Tâches à faire —
[a] Énumérez les concepts sur lesquels repose la stratégie de l'industrie du tabac d'après l'article sur le tabac.
[b] Recopiez, s'il vous plaît, le passage de l'article sur le tabac compris entre « Les jeunes doivent » et « cibles de choix. », ces mots inclus.
[c] D'après l'article sur le tabac, quelle proportion des jeunes de 15 ans fument en Suisse ?

Texte fourni —
Les jeunes doivent être protégés du tabac
L'industrie du tabac ne doit pas pouvoir séduire les jeunes. Une interdiction plus stricte de la publicité est nécessaire, ont plaidé jeudi les partisans de l'initiative sur le tabac, soumise au peuple le 13 février.
Actuellement, la publicité pour le tabac est dirigée vers les jeunes, a constaté Alexander Möller, médecin adjoint en pneumologie pédiatrique à l'Hôpital pour enfants de Zurich, devant les médias. En pleine puberté et recherche de leur identité, ils sont particulièrement vulnérables et constituent des cibles de choix.
"La stratégie de l'industrie du tabac repose sur des concepts comme la coolitude, le sex-appeal ou encore la liberté", a-t-il poursuivi. Et de le démontrer à travers une série d'exemples: une Instagrameuse soufflant un nuage de fumée en plein festival, des Tiktokeurs partageant leurs astuces pour vapoter ou encore une publicité pour du tabac à sucer, visible sur un site gratuit, mettant en scène un jeune s'amusant sur un tricycle tout-terrain.
En une journée, un adolescent peut-être soumis directement ou indirectement à quelque 70 publicités pour le tabac, a estimé le professeur. Et c'est efficace. De nombreuses études établissent un lien direct entre la publicité pour le tabac et sa consommation. En Suisse, près de 15% des jeunes de 15 ans fument, a-t-il précisé. Tout comme presque un ado de 17 ans sur quatre. Parmi les fumeurs, plus de la moitié ont commencé avant d'atteindre leur majorité.
Dépendance accrue
Or le tabagisme précoce est problématique. "Il accélère le développement d'une dépendance et des maladies chroniques", a expliqué Solange Peters, cheffe du service d'oncologie médicale du CHUV. Il s'agit principalement de cancers, de maladies cardiovasculaires et respiratoires. La liste ne cesse de s'allonger.

Données disponibles —
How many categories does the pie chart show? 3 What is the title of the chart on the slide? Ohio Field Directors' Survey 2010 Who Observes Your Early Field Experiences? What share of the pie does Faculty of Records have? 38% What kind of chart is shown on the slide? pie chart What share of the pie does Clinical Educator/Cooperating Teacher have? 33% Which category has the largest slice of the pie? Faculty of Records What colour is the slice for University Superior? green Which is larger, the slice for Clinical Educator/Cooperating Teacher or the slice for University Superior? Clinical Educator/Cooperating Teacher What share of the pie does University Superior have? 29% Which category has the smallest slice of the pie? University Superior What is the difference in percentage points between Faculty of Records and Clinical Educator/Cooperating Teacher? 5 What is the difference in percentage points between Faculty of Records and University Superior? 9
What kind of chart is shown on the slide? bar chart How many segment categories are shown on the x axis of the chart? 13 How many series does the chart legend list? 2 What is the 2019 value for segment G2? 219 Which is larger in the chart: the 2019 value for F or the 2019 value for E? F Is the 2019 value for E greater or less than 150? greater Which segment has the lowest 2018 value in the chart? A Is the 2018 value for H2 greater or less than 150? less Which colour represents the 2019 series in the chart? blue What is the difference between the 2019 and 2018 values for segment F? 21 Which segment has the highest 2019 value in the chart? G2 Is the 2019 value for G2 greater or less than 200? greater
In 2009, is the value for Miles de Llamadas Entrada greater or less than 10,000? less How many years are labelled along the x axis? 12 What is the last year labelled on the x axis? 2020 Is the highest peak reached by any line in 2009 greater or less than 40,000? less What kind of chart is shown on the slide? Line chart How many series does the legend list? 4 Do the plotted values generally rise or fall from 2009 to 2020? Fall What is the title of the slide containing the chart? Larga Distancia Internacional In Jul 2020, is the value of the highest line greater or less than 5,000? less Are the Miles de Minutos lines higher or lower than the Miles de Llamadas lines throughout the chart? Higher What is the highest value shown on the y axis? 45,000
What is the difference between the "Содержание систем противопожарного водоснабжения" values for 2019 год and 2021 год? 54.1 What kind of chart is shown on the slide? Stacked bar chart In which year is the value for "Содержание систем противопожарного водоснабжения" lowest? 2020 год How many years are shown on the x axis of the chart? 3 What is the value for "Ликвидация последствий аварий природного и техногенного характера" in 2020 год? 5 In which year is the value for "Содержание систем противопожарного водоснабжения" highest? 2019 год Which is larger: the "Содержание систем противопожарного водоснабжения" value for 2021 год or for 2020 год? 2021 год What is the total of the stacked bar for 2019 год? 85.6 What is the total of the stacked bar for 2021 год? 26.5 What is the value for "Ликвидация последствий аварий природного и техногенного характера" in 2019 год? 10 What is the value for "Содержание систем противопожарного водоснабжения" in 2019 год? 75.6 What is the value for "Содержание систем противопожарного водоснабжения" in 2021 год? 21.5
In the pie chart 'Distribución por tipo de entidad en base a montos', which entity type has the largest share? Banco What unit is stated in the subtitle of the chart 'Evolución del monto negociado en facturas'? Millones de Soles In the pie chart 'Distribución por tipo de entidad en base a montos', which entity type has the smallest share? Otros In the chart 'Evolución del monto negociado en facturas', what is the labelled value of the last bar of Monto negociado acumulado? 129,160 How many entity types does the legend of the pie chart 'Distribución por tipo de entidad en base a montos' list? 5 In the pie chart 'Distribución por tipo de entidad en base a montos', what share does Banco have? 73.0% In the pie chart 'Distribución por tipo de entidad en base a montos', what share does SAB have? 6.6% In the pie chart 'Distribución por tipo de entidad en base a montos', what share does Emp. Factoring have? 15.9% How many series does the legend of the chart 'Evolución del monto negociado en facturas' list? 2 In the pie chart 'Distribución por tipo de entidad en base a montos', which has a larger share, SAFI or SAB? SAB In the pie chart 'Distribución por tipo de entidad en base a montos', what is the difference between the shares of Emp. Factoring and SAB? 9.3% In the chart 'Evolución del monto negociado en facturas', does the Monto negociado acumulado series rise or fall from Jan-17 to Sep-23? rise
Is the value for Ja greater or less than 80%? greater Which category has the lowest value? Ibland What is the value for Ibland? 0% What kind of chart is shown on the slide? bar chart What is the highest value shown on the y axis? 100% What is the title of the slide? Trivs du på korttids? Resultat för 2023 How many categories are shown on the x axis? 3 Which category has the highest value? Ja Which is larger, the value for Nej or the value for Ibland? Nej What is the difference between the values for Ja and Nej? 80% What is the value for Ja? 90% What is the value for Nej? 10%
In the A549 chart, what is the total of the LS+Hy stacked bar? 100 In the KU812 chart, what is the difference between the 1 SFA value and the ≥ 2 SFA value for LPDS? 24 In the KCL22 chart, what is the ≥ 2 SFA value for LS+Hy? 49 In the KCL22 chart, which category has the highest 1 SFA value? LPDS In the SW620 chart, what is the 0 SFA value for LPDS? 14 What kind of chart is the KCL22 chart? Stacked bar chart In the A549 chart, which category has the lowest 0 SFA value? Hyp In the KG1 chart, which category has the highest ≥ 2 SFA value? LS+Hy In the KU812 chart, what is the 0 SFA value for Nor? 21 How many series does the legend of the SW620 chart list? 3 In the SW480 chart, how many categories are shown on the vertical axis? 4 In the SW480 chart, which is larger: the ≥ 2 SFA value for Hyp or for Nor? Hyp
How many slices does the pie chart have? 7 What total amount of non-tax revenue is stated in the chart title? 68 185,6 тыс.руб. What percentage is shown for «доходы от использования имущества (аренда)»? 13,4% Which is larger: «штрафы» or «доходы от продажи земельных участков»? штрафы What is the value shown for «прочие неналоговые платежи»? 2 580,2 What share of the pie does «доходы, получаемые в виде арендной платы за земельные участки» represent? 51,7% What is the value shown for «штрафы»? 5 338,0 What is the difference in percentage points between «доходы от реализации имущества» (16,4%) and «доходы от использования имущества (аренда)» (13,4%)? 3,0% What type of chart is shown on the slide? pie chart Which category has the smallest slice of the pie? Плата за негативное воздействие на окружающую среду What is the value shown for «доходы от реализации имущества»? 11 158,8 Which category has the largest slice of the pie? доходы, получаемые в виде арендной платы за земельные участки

Réponses aux tâches —
[a] La coolitude, le sex-appeal, la liberté.

[b]
Les jeunes doivent être protégés du tabac
L'industrie du tabac ne doit pas pouvoir séduire les jeunes. Une interdiction plus stricte de la publicité est nécessaire, ont plaidé jeudi les partisans de l'initiative sur le tabac, soumise au peuple le 13 février.
Actuellement, la publicité pour le tabac est dirigée vers les jeunes, a constaté Alexander Möller, médecin adjoint en pneumologie pédiatrique à l'Hôpital pour enfants de Zurich, devant les médias. En pleine puberté et recherche de leur identité, ils sont particulièrement vulnérables et constituent des cibles de choix.

[c] Près de 15 %.